I'm brand new to ElasticSearch, and exploring the wonderful faceting
features. I have a business use case I'm trying to construct a query
for, and I was hoping someone could point me toward a more elegant
(and performant) solution.
I want to perform a query against some set of fields (usually all of
them) in my documents, and then set up facets defining results with
hits in specific fields.
For example, take the following data:
curl -XPUT 'http://localhost:9200/test/contact/1' -d '
{
"name": {
"first": "Brad",
"last": "Smith"
},
"address":{
"street": "123 Smithsonian Avenue",
"city": "Albany",
"state": "NY"
}
}'
curl -XPUT 'http://localhost:9200/test/contact/2' -d '
{
"name": {
"first": "Jane",
"last": "Doe"
},
"address":{
"street": "1 Green Valley Blvd.",
"city": "Smithville",
"state": "NY"
}
}'
curl -XPUT 'http://localhost:9200/test/contact/3' -d '
{
"name": {
"first": "Janet",
"last": "Green"
},
"address":{
"street": "456 Goldsmith Place",
"city": "Bradley",
"state": "MN"
}
}'
I want to query all fields in all documents, and then facet based on
the field it found the term in.

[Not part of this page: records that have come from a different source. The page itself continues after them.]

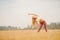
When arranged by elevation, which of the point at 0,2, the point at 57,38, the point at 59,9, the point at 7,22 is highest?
the point at 0,2

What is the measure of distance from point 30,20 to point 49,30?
40 centimetres

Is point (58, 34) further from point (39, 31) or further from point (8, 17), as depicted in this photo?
point (8, 17)

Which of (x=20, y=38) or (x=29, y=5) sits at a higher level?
(x=29, y=5)

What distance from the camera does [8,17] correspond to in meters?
2.10

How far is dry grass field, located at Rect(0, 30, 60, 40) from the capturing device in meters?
2.05

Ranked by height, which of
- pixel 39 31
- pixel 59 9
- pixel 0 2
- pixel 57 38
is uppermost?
pixel 0 2

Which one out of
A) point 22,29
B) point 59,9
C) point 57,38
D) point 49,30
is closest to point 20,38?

One way I've found to do this is as
follows:
curl -XPOST http://localhost:9200/test/contact/_search?pretty=true -d
'{
"query": {
"query_string": {
"query": "smith"
}
},
facets: {
names_facet: {
query: {
query_string: {
query: "smith",
fields: [ "name.first", "name.last"],
use_dis_max: true
}
}
},
address_facet: {
query: {
query_string: {
query: "smith",
fields: [ "address.street", "address.city",
"address.state"],
use_dis_max: true
}
}
}
}
}'
This gives me the results I'm after; 3 hits total, with the following
facet counts:
"facets" : {
"names_facet" : {
"_type" : "query",
"count" : 1
},
"address_facet" : {
"_type" : "query",
"count" : 3
}
}
The problem with this method is that duplicating the query across each
facet seems both ugly and expensive. Is there some way I can facet
based solely on fields that have hits? I looked at using the terms
filter, but I'm not after a list of the common terms in each field. I
just want to know how many hits in the original query happened in each
set of fields. Is there something in the Query DSL I can use towards
this end?
Thanks!